Они посмотрели друг на друга, и Джону показалось, что Дороти вот-вот расплачется.
— Ты как?
— В порядке. Ну, не совсем, если честно. Жуткий перепой. Голова разламывается. Ничего не помню из прошлой ночи. По крайней мере с тех пор, как ушли из ресторана. Никогда так не напивалась. — В ее глазах стояла мольба. — Я не очень буянила?
— Да нет.
— Правда? И не делала ничего глупого или неловкого?
— Нет. Выпила много водки.
— И за это расплачиваюсь. Так ты считаешь, я не выглядела полной дурой?
— Конечно, нет. Да и какое это имеет значение — здесь были только я и Петра. — Джон хотел приободрить и не разбить иллюзию. Он покосился на простыни.
— Ах, это… Должно быть, что-то расплескала на кровать или обмочилась. Со мной не случалось такого с шести лет. Петра проснулась?
— Наверное.
— Тогда отнесу ей чашку чая. Она на меня не злится?
— Злится на тебя? — Джон почувствовал себя потрясенным. Захотелось спросить: «А ты на нее не в ярости? Неужели сможешь разговаривать? Лучше бы пошла и вылила на нее весь чайник». — Нет. С какой стати? Праздновали твой день рождения. Все напились до поросячьего визга. Вот и все.
— Вот и ладно. Скажи миссис Пи, что я немного задержусь. — Дороти взяла кружки и чайник и понюхала молоко.
В ней чувствовалось спокойствие и отрешенность, как у приговоренных, когда позади остались исступление и слезы и наступило умиротворение, каким бы способом его ни удалось достигнуть. Тогда они окончательно и бесповоротно понимают, что избавления не будет, в последний момент не появится кавалерия и нечего ждать счастливого волшебного конца.
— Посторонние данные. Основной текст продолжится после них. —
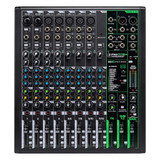 Mackie ProFX16v3 16-channel Mixer with USB and Effects (PROFX16V3)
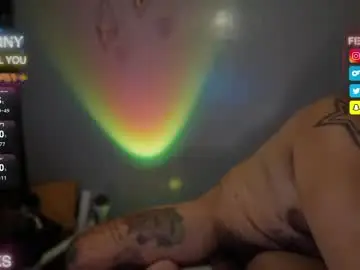 Chaturbate Nude Webcam of felix_candela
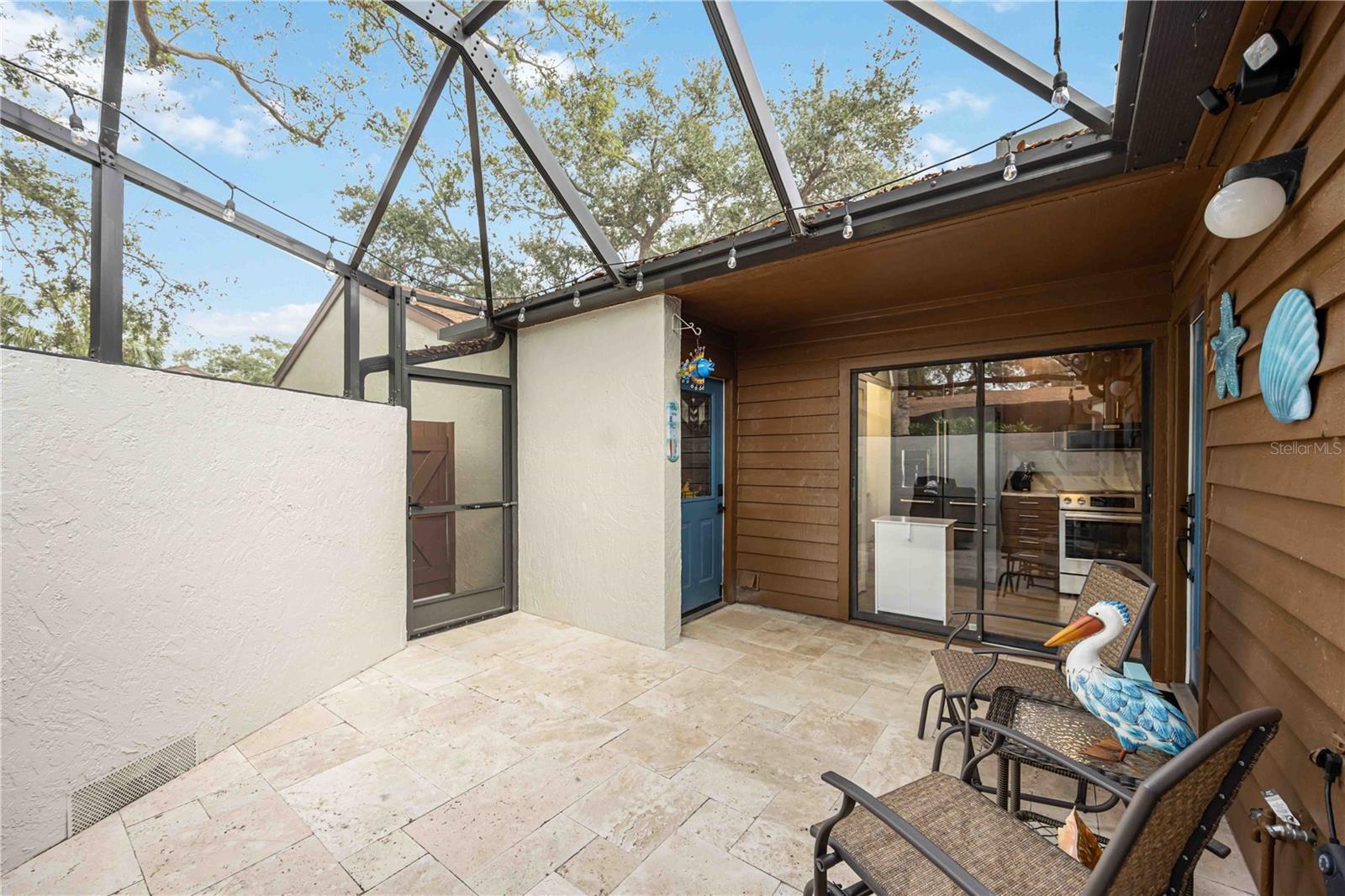 FORTY THREE WEST OAKS II - Residential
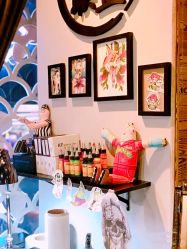 -飛凡TATTOO纹身•原创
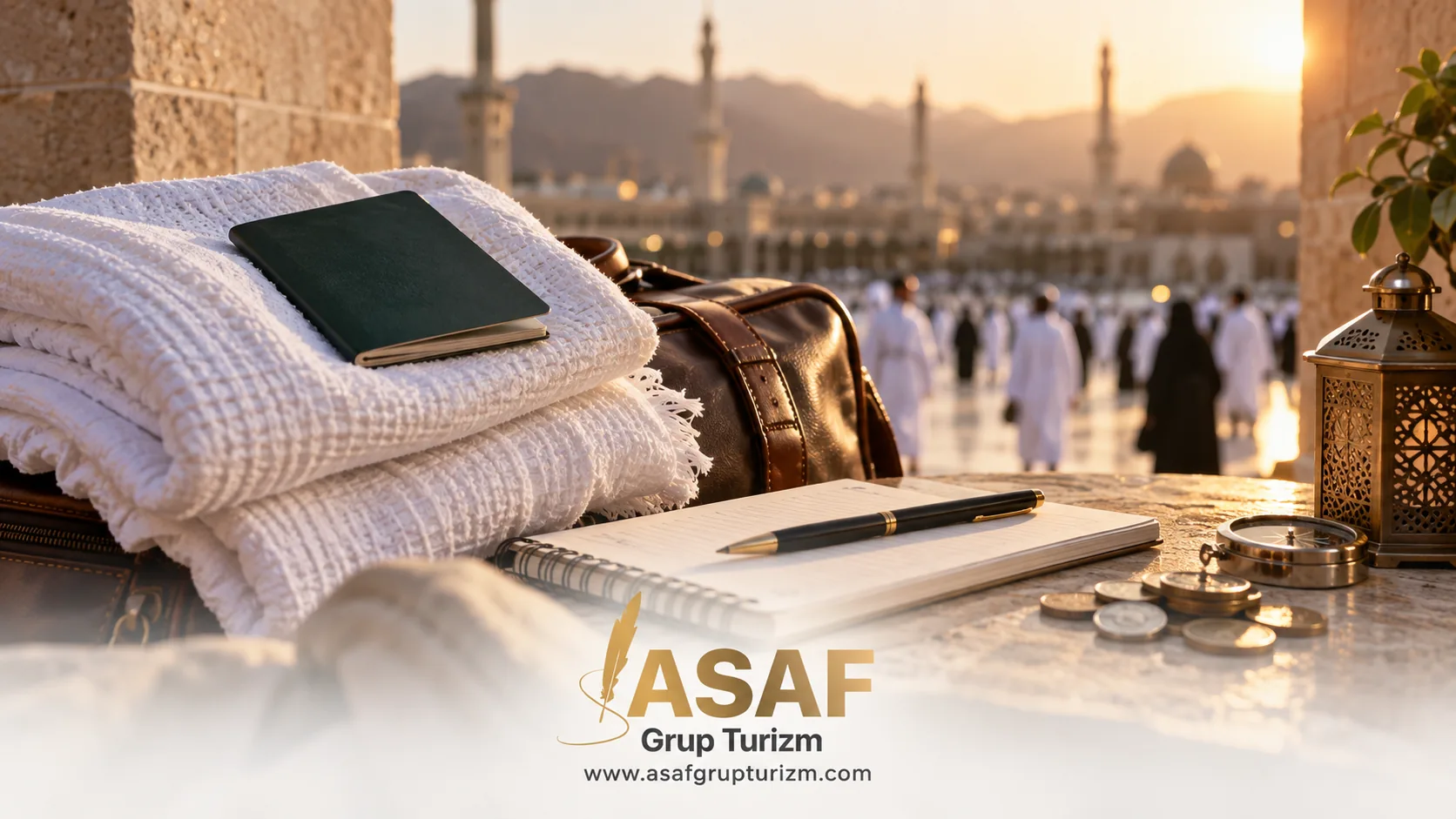Kâbe'nin Tarihi: İnşasından Bugüne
Джон никогда особенно не любил Дороти, но и не испытывал к ней неприязни. Она была частью багажа, который сопровождает подружек — наряду с ужасной любимой песней, заветной игрушкой, нелепой косметичкой, бывшим приятелем, у которого член больше, чем у тебя, и лучшей подругой. Но теперь, наблюдая, как Дороти размешивала сахар — именно так, как нравилось Петре, Джон ощутил, что его захлестнула волна нежности и даже непонятной боли. Нечто между жалостью и уважением.
— Тогда пока.
— Пока, — ответила она, но не обернулась.
В магазин набилось раздражающе много людей, и Джон пытался прятаться по углам. Покупатели на него ворчали, а миссис Пи изливала бесконечный поток вопросов.